Interludes; happening through the poet's error of intermixing comic stuff with tragic sadness and gravity, or introducing trivial and vulgar persons: which by all judicious hath been counted absurd, and brought in without discretion, corruptly to gratify the people. And, though ancient Tragedy use no Prologue, yet using sometimes, in case of self-defence or explanation, that which Martial calls an Epistle, in behalf of this tragedy, coming forth after the ancient manner, much different from what among us passes for best, thus much beforehand may be epistled-that Chorus is here introduced after the Greek manner, not ancient only, but modern, and still in use among the Italians. In the modelling therefore of this poem, with good reason, the Ancients and Italians are rather followed, as of much more authority and fame. The measure of verse used in the Chorus is of all sorts, called by the Greeks Monostrophic, or rather Apolelymenon, without regard had to Strophe, Antistrophe, or Epode,—which were a kind of stanzas framed only for the music, then used with the Chorus that sung; not essential to the poem, and therefore not material; or, being divided into stanzas or pauses, they may be called Allæostropha. Division into act and scene, referring chiefly to the stage (to which this work never was intended), is here omitted.

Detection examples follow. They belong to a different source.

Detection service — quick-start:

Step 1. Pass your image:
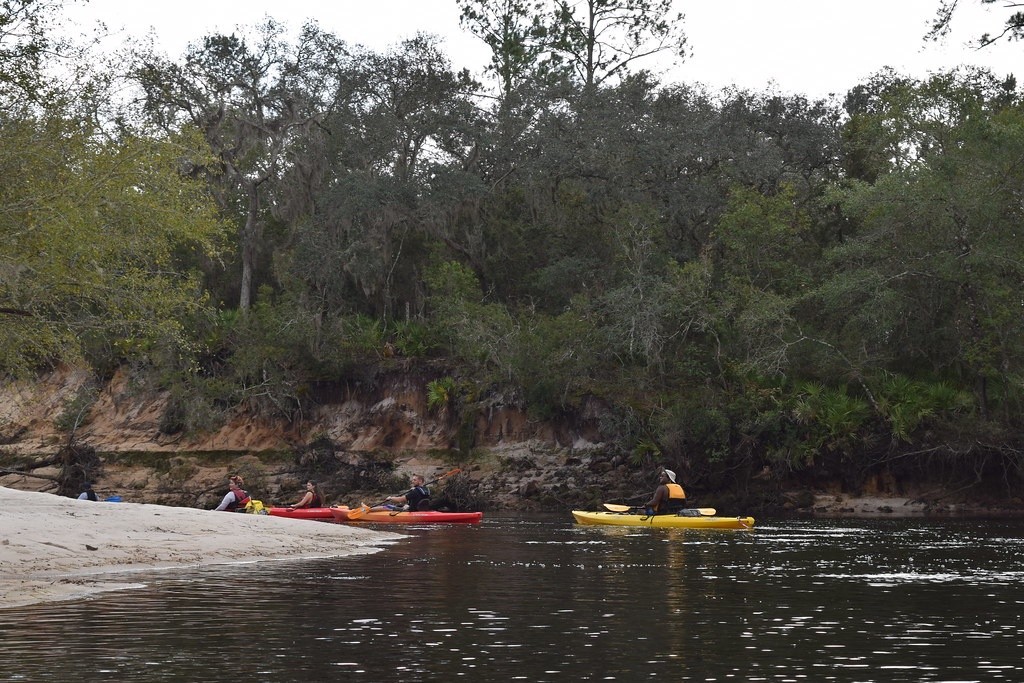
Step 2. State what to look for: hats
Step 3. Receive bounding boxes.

[665,470,677,483]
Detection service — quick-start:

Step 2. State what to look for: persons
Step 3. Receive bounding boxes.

[643,469,686,516]
[215,476,251,513]
[77,483,101,501]
[385,473,431,512]
[290,480,323,508]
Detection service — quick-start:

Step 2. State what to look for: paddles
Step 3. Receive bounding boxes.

[286,506,298,511]
[349,469,464,518]
[603,502,716,516]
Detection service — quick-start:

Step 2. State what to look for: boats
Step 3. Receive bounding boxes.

[328,507,485,521]
[570,509,756,532]
[237,505,348,519]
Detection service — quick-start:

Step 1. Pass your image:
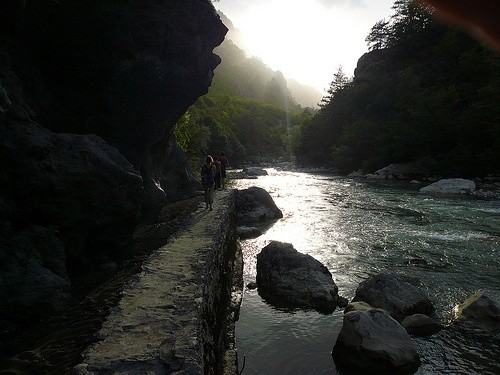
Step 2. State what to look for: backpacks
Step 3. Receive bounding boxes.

It suffices if the whole drama be found not produced beyond the fifth act. Of the style and uniformity, and that commonly called the plot, whether intricate or explicit—which is nothing indeed but such ceconomy, or disposition of the fable, as may stand best with verisimilitude and decorum—they only will best judge who are not unacquainted with Æschylus, Sophocles, and Euripides, the three tragic poets unequalled yet by any, and the. best rule to all who endeavour to write Tragedy. The circumscription of time, wherein the whole drama begins and ends, is, according to ancient rule and best example, within the space of twenty-four hours.